Maggie Quick, a server at the Lower Manhattan Alamo Drafthouse, described an incident in which an employee dressed as a doctor for Halloween offered multiple women coworkers, including Quick, a gynecology exam.

Quick reported the situation to management and human resources. Screenshots from a complaints portal corroborate an investigation into a "gynecologist situation."

"I am legally and ethically unable to share exactly what measures were taken to address this concern," an official told Quick in a message. "What I can definitively share is that your voice has been heard and that action has been taken. We were not able to fully corroborate the claims made based off of conversations with potential witnesses."

"Creating a safe work environment for our teammates is a top priority," said an Alamo spokesperson when Hell Gate inquired about the incident. "Alamo Drafthouse has a zero tolerance policy of sexual harassment, discrimination, or racism of any kind and the alleged incidents are a clear violation of the company Code of Conduct." The spokesperson noted that the company has created official channels for employees to report harassment and other workplace issues. "All allegations and complaints are investigated thoroughly with appropriate discipline, up to and including termination," they added. "The specific allegations from the Alamo Manhattan location are being investigated and will be handled appropriately."

But multiple workers expressed frustration that the staff member in question kept his job after the incident. He was only fired months later, after showing up late to work, organizers said.

"A pattern at the Alamo is you can say whatever you want, and you won't get fired. But if you're late, that's where they're going to fire you," said Quick. "It's just unfortunate that that's where their priorities are."

There have been other instances in which management has displayed a permissiveness for inappropriate workplace behavior at Alamo, workers said.

Alejandro Agudelo, a server at the theater, said a coworker once complained to him in front of customers about working movies about, as Agudelo recalled, "gay and trans shit." He allegedly proceeded to harangue Agudelo, who is gay, for his sexuality.

A manager later pulled Agudelo aside and, according to Agudelo, asked him not to discuss queer topics in front of coworkers.

"I thought at the time that the person who was harassing me was going to lose their job," he said. "But it turned out that I was being spoken to because that person who was making those comments was uncomfortable with me talking about those things in front of him."

In addition to pushing for transparency and follow through for workplace investigations, organizers are hoping a union can bargain for higher staffing rates and more hours. 

The short staffing issue came into focus for many workers during this summer's big blockbuster movie event: Barbenheimer.

"This summer, especially with Barbenheimer, things were just so unbearably horrible, like, abnormal.
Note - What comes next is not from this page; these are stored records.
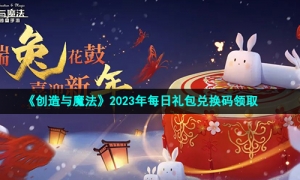 《创造与魔法》2023年1月30日礼包兑换码领取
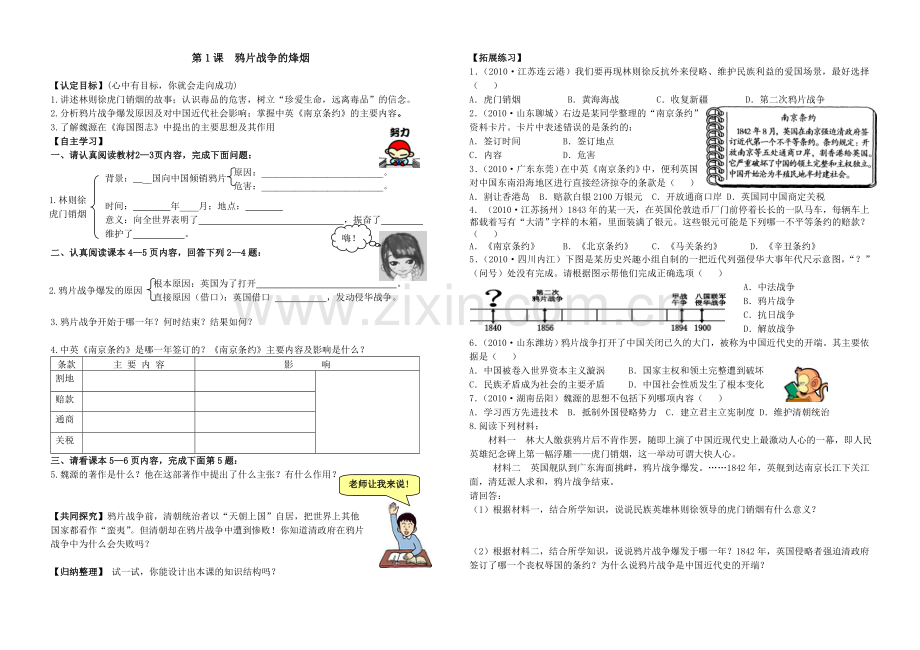 北师大版八年级历史上册导学案全册教学文案.doc_第1页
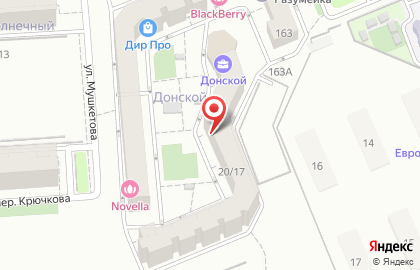 Дон-МТ-недвижимость в Ростове-на-Дону на карте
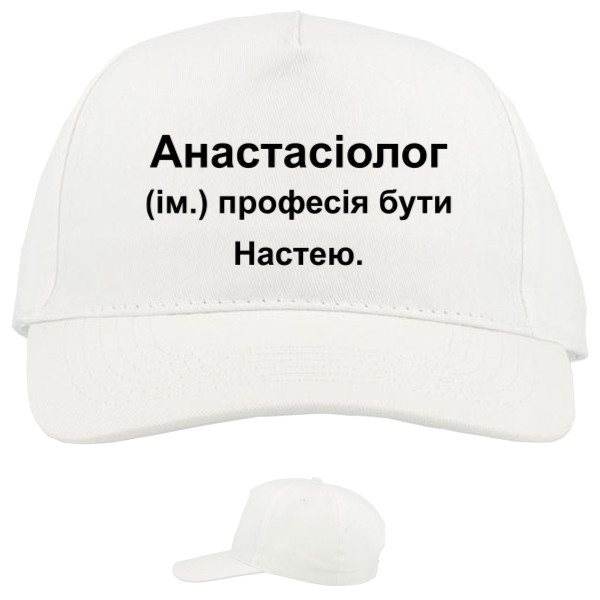 Baseball Caps - 5 panel - Anastasia Nastya an anasthesiologist - Mfest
And everything corporate was doing was making it so much worse," said Quick. "The biggest issue was understaffing us consistently."

One server for about 45 people is what Quick considers a healthy ratio. During Barbenheimer, every show was sold out, and staff were regularly each serving 100 guests or more, she said. Tips declined as workers struggled to keep up, according to Quick.

Agudelo estimated most servers were responsible for between 90 to 140 guests during that period.

Even when multibillion-dollar box office events aren't swamping the theater, workers can still face unacceptable workloads.

Quick described one instance in which a miscommunication left her serving about 100 guests at once. "I'm just sitting in there, running back and forth, can't even catch my breath, on the verge of tears, getting yelled at by people who are waiting 10 minutes for a cocktail, and I'm like, 'I don't know what to tell you,'" she recalled.

"We all work very hard. Corporate is taking advantage of us and overworking us just for them to get holidays off, holiday pay while the rest of us have to come in and work for pennies and not get appreciated financially," said Agudelo. "Instead, we just get two free movie tickets, like we don't already work at a movie theater."

This article has been updated to note that an unfair labor practice filed by IATSE against Alamo has been resolved.